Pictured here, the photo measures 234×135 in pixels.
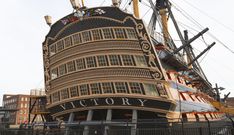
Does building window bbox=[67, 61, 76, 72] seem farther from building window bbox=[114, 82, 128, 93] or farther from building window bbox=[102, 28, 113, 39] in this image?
building window bbox=[114, 82, 128, 93]

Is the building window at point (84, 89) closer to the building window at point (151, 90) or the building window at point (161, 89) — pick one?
the building window at point (151, 90)

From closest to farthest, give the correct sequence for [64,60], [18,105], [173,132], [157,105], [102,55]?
[173,132]
[157,105]
[102,55]
[64,60]
[18,105]

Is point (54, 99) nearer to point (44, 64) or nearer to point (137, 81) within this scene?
point (44, 64)

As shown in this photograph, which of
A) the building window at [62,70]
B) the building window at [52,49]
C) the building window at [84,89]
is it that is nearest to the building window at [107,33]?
the building window at [84,89]

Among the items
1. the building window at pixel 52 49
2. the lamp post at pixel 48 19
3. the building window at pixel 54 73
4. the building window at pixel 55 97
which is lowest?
the building window at pixel 55 97

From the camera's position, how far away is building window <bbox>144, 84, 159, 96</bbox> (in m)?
26.0

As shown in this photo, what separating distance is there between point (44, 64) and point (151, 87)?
574 inches

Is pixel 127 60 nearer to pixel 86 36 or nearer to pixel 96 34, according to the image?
pixel 96 34

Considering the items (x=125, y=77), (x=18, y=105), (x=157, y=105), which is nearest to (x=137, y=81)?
(x=125, y=77)

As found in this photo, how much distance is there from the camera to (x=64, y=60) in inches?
1200

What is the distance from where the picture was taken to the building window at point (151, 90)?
26.0 m

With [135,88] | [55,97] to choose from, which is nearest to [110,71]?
[135,88]

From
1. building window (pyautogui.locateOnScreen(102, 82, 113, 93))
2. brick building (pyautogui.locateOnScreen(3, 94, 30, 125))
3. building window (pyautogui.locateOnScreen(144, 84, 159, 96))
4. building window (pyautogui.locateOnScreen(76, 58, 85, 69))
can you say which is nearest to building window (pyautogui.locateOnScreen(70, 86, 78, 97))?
building window (pyautogui.locateOnScreen(76, 58, 85, 69))

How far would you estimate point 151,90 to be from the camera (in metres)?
26.1
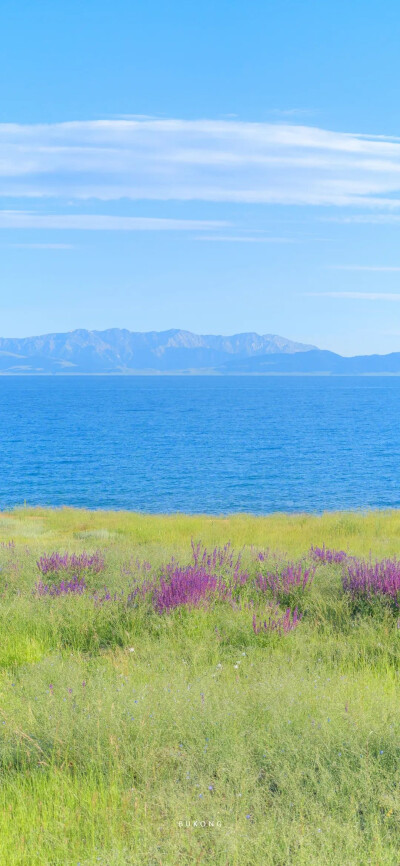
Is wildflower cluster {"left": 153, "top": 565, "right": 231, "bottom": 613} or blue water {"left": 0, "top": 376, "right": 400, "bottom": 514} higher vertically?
wildflower cluster {"left": 153, "top": 565, "right": 231, "bottom": 613}

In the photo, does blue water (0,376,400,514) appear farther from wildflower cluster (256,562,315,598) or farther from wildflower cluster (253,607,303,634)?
wildflower cluster (253,607,303,634)

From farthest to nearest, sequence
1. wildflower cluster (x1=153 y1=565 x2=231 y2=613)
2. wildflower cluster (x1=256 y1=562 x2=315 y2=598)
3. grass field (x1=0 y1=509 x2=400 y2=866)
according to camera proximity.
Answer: wildflower cluster (x1=256 y1=562 x2=315 y2=598)
wildflower cluster (x1=153 y1=565 x2=231 y2=613)
grass field (x1=0 y1=509 x2=400 y2=866)

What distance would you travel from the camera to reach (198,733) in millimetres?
4477

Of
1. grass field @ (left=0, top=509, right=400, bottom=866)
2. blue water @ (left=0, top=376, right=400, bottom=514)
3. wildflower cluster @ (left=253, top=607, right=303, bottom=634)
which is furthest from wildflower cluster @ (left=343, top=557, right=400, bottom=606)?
blue water @ (left=0, top=376, right=400, bottom=514)

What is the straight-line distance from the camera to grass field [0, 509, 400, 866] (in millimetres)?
3514

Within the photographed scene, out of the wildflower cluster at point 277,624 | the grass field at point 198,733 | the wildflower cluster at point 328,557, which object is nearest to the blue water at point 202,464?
the wildflower cluster at point 328,557

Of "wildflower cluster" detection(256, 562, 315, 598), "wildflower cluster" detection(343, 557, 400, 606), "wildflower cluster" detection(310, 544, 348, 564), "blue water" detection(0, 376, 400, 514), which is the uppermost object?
"wildflower cluster" detection(343, 557, 400, 606)

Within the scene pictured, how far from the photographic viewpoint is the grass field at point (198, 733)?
11.5ft

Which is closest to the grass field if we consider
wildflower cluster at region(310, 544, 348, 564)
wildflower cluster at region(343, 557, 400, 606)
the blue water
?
wildflower cluster at region(343, 557, 400, 606)

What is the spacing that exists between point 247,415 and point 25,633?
430 ft

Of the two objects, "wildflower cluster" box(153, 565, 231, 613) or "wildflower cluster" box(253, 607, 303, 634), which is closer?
"wildflower cluster" box(253, 607, 303, 634)

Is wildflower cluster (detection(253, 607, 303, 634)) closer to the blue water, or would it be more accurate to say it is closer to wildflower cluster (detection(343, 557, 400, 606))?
wildflower cluster (detection(343, 557, 400, 606))

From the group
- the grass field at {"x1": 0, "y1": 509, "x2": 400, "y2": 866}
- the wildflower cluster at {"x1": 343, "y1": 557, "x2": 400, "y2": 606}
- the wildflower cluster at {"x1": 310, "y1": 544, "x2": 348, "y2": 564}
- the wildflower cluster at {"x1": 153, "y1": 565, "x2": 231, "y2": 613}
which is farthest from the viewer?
the wildflower cluster at {"x1": 310, "y1": 544, "x2": 348, "y2": 564}

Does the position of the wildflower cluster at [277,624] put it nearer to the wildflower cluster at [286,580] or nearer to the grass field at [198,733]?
the grass field at [198,733]
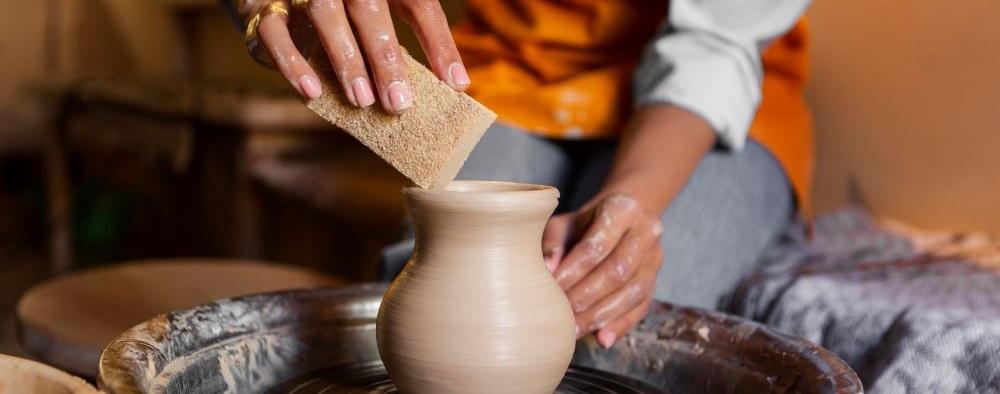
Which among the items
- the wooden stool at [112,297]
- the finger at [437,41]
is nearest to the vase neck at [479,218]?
the finger at [437,41]

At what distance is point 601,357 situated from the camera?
88 centimetres

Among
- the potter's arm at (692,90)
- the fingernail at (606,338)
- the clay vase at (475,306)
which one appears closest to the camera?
the clay vase at (475,306)

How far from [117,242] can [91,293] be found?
9.53 ft

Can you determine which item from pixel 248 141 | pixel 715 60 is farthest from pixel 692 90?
pixel 248 141

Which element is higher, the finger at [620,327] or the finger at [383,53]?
the finger at [383,53]

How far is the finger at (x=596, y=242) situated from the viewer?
2.86 ft

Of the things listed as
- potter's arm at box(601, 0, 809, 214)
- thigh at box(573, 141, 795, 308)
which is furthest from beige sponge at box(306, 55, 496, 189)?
thigh at box(573, 141, 795, 308)

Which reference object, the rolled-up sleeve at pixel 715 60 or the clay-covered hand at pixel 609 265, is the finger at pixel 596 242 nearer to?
the clay-covered hand at pixel 609 265

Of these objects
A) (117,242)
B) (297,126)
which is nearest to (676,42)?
(297,126)

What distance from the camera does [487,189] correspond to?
0.77 m

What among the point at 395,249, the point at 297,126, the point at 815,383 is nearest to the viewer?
the point at 815,383

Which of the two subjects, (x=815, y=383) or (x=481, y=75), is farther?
(x=481, y=75)

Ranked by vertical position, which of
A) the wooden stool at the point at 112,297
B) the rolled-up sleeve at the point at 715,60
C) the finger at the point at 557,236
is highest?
the rolled-up sleeve at the point at 715,60

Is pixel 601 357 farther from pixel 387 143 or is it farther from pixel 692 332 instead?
pixel 387 143
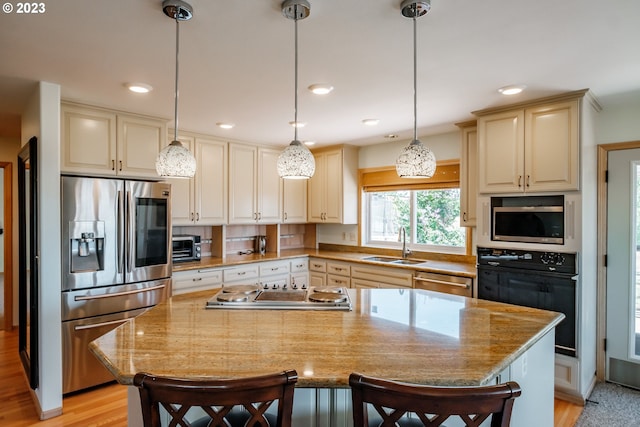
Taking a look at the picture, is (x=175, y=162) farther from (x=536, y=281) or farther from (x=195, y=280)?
(x=536, y=281)

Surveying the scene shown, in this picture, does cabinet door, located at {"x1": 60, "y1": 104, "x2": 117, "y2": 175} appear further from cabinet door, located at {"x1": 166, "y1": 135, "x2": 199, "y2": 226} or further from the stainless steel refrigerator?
cabinet door, located at {"x1": 166, "y1": 135, "x2": 199, "y2": 226}

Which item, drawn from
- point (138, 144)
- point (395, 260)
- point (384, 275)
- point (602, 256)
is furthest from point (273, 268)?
point (602, 256)

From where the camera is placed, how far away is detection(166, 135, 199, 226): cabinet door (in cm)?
388

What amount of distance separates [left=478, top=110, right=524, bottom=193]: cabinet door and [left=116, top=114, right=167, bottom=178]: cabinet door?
2845 millimetres

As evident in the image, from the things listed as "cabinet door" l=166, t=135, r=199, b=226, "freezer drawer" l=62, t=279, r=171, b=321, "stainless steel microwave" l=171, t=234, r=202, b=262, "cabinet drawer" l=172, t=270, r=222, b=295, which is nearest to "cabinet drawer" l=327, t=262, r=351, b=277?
"cabinet drawer" l=172, t=270, r=222, b=295

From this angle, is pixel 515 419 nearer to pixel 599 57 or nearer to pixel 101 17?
pixel 599 57

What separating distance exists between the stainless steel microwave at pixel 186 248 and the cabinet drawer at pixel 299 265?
116 centimetres

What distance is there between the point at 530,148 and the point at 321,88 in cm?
171

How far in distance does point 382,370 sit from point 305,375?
0.27 meters

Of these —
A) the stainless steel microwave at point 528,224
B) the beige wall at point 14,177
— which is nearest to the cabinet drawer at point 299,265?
the stainless steel microwave at point 528,224

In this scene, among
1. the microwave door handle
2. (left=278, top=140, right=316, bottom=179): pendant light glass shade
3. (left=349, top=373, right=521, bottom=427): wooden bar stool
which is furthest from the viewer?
the microwave door handle

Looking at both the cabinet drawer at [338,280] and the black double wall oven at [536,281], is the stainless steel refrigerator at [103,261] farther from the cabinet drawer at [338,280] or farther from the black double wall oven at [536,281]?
the black double wall oven at [536,281]

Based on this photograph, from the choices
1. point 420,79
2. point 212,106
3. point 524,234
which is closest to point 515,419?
point 524,234

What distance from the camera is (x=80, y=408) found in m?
2.72
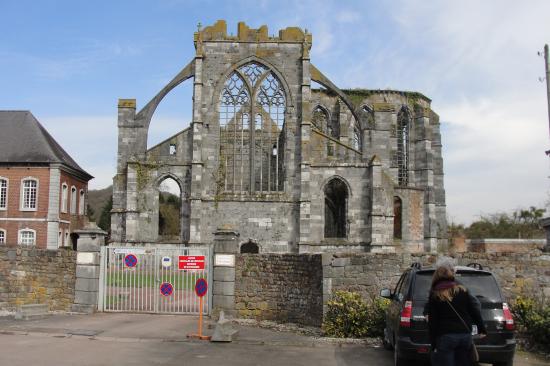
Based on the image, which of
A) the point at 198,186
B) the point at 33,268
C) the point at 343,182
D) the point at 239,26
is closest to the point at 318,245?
the point at 343,182

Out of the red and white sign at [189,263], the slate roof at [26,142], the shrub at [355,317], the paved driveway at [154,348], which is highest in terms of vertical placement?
the slate roof at [26,142]

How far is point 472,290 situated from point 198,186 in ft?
66.2

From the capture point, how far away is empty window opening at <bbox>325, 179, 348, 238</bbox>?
28.7 metres

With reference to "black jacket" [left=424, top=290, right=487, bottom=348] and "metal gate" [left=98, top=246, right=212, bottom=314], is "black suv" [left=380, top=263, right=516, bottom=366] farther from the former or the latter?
"metal gate" [left=98, top=246, right=212, bottom=314]

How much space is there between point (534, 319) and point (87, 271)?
1037cm

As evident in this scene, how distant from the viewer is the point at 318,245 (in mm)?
26922

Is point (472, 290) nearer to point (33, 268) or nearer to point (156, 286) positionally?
point (156, 286)

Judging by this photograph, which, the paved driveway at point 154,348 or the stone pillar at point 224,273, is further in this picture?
the stone pillar at point 224,273

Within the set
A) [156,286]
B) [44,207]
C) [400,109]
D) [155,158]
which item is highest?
[400,109]

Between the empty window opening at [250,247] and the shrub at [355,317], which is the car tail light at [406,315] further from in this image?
the empty window opening at [250,247]

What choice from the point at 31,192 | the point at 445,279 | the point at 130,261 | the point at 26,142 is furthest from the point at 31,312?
the point at 26,142

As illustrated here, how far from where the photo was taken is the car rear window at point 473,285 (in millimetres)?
7609

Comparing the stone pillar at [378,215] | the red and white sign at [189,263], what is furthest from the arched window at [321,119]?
the red and white sign at [189,263]

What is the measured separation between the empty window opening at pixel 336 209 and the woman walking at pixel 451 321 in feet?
72.8
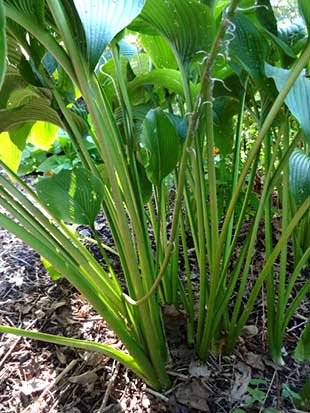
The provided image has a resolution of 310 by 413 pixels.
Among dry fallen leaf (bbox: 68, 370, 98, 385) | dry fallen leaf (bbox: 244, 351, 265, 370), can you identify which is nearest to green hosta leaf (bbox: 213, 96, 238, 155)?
dry fallen leaf (bbox: 244, 351, 265, 370)

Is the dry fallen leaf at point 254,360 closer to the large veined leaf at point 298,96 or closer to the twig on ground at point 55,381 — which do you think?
the twig on ground at point 55,381

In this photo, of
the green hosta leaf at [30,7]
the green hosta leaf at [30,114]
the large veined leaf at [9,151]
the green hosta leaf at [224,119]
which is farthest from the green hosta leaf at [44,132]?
the green hosta leaf at [30,7]

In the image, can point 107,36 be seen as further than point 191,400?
No

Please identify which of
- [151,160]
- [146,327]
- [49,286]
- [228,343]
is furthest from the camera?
[49,286]

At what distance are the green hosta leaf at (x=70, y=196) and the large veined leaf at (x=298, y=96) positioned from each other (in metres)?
0.28

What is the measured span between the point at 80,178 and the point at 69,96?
19cm

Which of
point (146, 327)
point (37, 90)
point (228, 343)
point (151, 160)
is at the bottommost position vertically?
point (228, 343)

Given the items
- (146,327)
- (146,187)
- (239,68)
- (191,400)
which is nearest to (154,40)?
(239,68)

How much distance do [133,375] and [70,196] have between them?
378 mm

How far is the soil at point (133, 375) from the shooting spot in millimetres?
673

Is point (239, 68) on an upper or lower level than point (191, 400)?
upper

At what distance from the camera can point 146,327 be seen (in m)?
0.62

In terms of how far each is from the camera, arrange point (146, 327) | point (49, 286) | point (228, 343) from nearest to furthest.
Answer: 1. point (146, 327)
2. point (228, 343)
3. point (49, 286)

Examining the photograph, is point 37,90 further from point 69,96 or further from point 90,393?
point 90,393
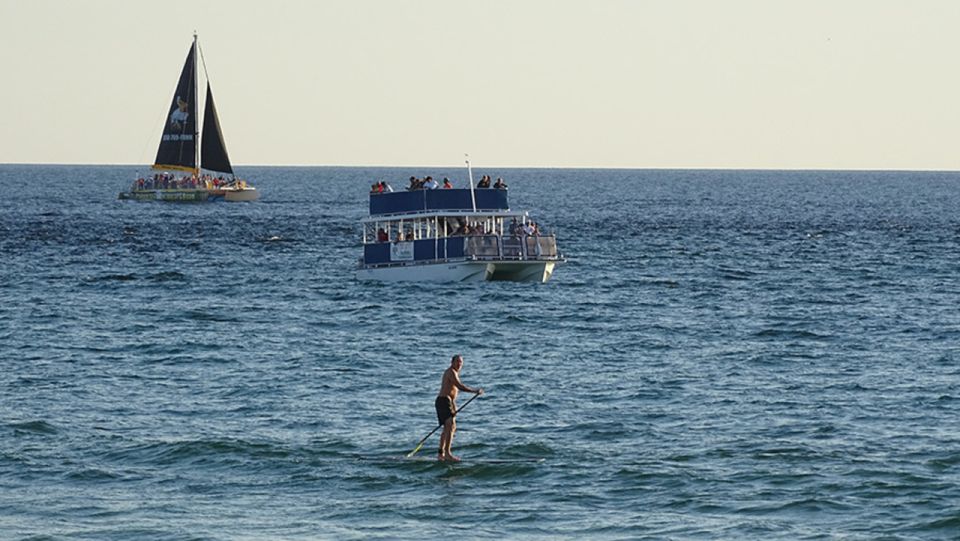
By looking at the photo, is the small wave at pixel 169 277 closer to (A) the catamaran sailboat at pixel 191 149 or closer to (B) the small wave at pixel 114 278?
(B) the small wave at pixel 114 278

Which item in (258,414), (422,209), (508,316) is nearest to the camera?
(258,414)

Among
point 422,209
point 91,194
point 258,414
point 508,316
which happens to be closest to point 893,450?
point 258,414

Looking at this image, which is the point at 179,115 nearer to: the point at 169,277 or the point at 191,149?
the point at 191,149

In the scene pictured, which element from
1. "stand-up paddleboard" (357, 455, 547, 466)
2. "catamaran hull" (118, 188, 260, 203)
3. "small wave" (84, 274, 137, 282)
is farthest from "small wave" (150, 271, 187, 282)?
"catamaran hull" (118, 188, 260, 203)

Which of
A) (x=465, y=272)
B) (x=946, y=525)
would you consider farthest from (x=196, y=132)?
(x=946, y=525)

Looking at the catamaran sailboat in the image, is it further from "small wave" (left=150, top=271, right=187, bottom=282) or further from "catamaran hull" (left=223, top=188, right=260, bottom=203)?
"small wave" (left=150, top=271, right=187, bottom=282)

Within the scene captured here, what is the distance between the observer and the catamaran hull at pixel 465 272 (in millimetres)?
59250

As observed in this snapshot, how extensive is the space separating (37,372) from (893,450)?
20.3 metres

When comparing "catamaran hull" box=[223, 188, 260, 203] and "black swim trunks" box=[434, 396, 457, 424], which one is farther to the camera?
"catamaran hull" box=[223, 188, 260, 203]

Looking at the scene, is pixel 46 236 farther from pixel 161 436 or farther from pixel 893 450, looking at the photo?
pixel 893 450

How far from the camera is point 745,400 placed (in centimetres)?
3453

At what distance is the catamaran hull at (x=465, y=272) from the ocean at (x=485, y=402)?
0.47 metres

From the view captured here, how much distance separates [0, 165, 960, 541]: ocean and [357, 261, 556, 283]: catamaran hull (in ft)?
1.53

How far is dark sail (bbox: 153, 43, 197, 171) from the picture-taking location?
136875 millimetres
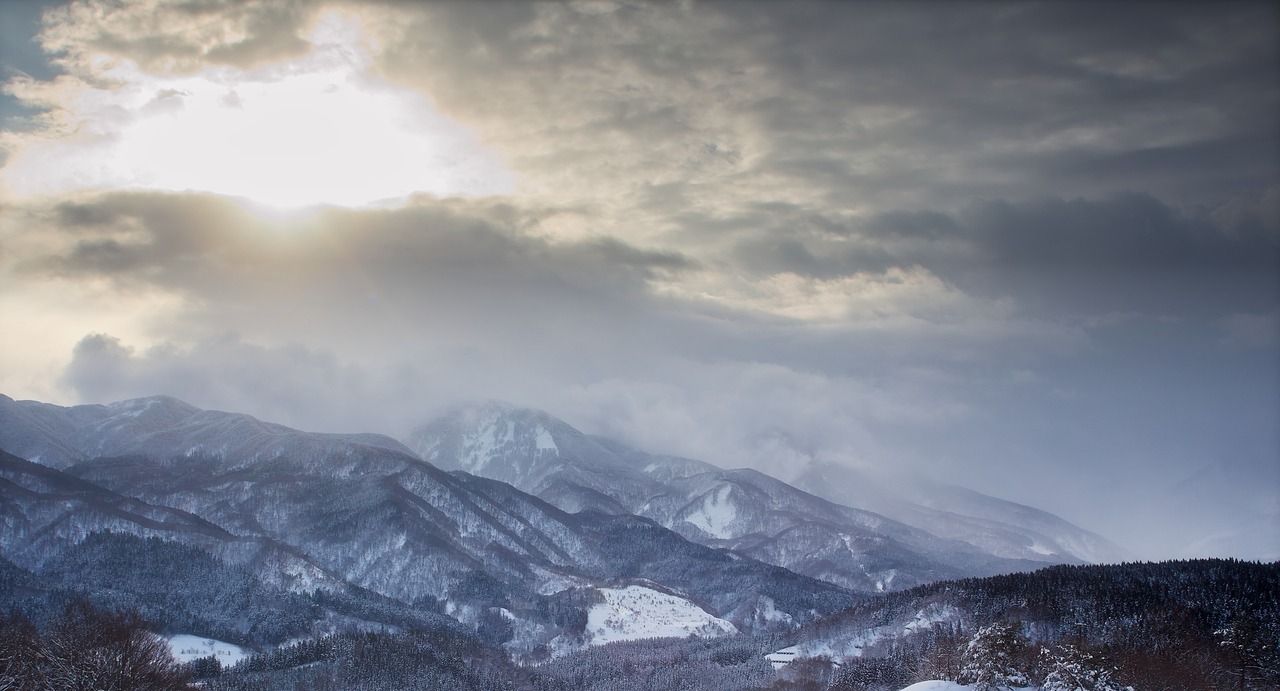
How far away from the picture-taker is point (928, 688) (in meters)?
130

----

### Work to do
Write out exactly the lines from the one containing "Looking at the scene, is" to the last line of the records above, both included, and leave out any pictures.

### Response below
Looking at the scene, is pixel 46 236 farther from pixel 161 436 or farther from pixel 893 450, looking at the photo?
pixel 893 450

How far from the camera is point 745,400 placed (in centimetres)?
3453

At what distance is the catamaran hull at (x=465, y=272) from the ocean at (x=485, y=402)?
0.47 metres

From the view captured here, how much distance separates [0, 165, 960, 541]: ocean and [357, 261, 556, 283]: catamaran hull (in ft)?
1.53

How far is dark sail (bbox: 153, 43, 197, 171) from the picture-taking location?
136875 millimetres
How far away from the picture-taker is point (928, 688) (in meters)?
130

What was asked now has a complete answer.